Stock DZ
04.06.2018 kl 22:32

fimaVacc as described by Arctic,hopefully this is investor friendly language

FimaVACC is in development for the enhancement of immunological responses to therapeutic cancer (peptide) vaccines. The fimaVACC technology aims to induce an effective boost of CD8+ killer Tcells or cytotoxic T-lymphocytes (CTLs), which are known to be key to realize the potential of therapeutic cancer vaccination. Cancer vaccines are intended to play an important role in immunotherapy of a wide range of solid tumor indications in the future, as it is the only way to induce a specific immune response to chosen targets. However, the development of clinically efficacious therapeutic peptide vaccines has been shown to be challenging in practice and especially the delivery and the potentiation of an adequate immune response has been shown to be difficult.

**************fimaVACC mode of action***************
Vaccines aimed at stimulating CD8+ T-cell responses are typically ineffective because the MHC classII and not the MHC-I class primarily process vaccine antigens for antigen presentation. The latter requires cytosolic delivery of antigen. To induce a potent immune response, immune cells need to be attracted to the site of vaccination and boosted sufficiently. At least two parameters are known to be important, i) the immunogenicity of the technology platform and ii) the delivery or route of administration of the cancer vaccine. Even if peptide vaccines have been optimized to this end, they are still not very immunogenic inherently and an adjuvant is needed to attract antigen presenting cells (APCs) to the site of vaccination. When taken up in APCs by a more random event, the vaccine antigens are processed and then presented on the surface of the APCs in different molecules that will induce the generation of different antigen (or disease) specific immune T-cells:
1- CD8+ killer T-cells or cytotoxic T-lymphocytes (CTLs) that directly attack cancer (or virusinfected) cells
2- CD4+ T-cells are needed for optimal and sustained effector CD8 T-cell responses as well as the induction and maintenance of CD8+ memory cells
Peptide vaccines are shown to induce mostly a CD4+ T cell response due to antigen processing via the endosomal pathway in APCs. Through disruption of the endosomal pathway with fimaVACC, PCIB is looking to release antigens in the cytosol and thereby stimulate processing of antigens via the alternative, proteasomal degradation pathway. By making antigens accessible for the MHC class I presentation machinery, one could induce a CD8+ killer T-cell specific response (see figure below). Therefore, the fimaVACC technology may provide a solution to the underlying challenge with peptide vaccines as a technology platform, and substantially improve the ability of vaccines to trigger the immune system to fight cancers and infectious diseases

**************Preclinical data of fimaVACC shows to enhance the immune response**********
PCI Biotech has generated impressive preclinical data on enhancement of different therapeutic model vaccines in mice, indeed showing a clear shift in the number of CD8+ killer T cells induced when combining vaccination with a therapeutic HPV vaccine and fimaVACC. FimaVACC was shown to induce >20 and >40 times enhancement of antigen-specific CD8+ T-cells in spleen and blood cells,
respectively, as shown in the figure below.

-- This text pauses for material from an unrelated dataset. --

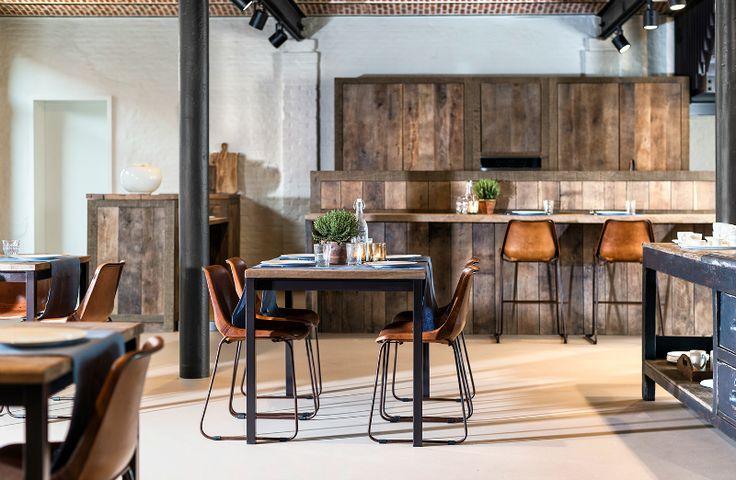 Massieve keuken uit Franse eik - Sol y Luna (bar)stoelen - Bed and breakfast design and decoration - Built-in appliances - Custom wooden bar - WoonTheater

****************fimaVACC strongly enhances effects of vaccination**************
In other preclinical models fimaVACC showed to substantially enhance not only CD8+ T cell enhancement (9 times), but also CD4+ T-cell (5 times) and antibody responses (9 times) tovaccine/adjuvant combinations. A study with a key reference protein for vaccination experiments, ovalbumin, combined with fimaVACC in an aggressive B16-OVA melanoma tumor model, showed significantly more reduction in tumor volume than compared to vaccination with the tumor cell antigen alone (see figure)

***************Therapeutic vaccination in tumor mouse model*****************
Preclinical data of fimaVACC were published in peer-reviewed journals (Waeckerle-Men et al, Eur J Pharm Biopharm, 2013 Håkerud et al, J Control Release, 2014 Håkerud et al, J Control Release, 2015). Based on promising preclinical results, PCI Biotech filed several new patent applications for fimaVACC.
The company was awarded a NOK 12.5m BIA grant from the Norwegian Research Council for the period 2014-2017 and another NOK 13.8m for the period 2017-2020 to develop the fimaVACC technology and document clinical proof-of-principle. In addition, PCI Biotech has an ongoing preclinical research collaboration with Ultimovacs, a Norwegian biotech company developing a therapeutic cancer vaccine targeting telomerase, for which it received NOK 500,000 from Innovation Norway and Oslo Cancer Cluster.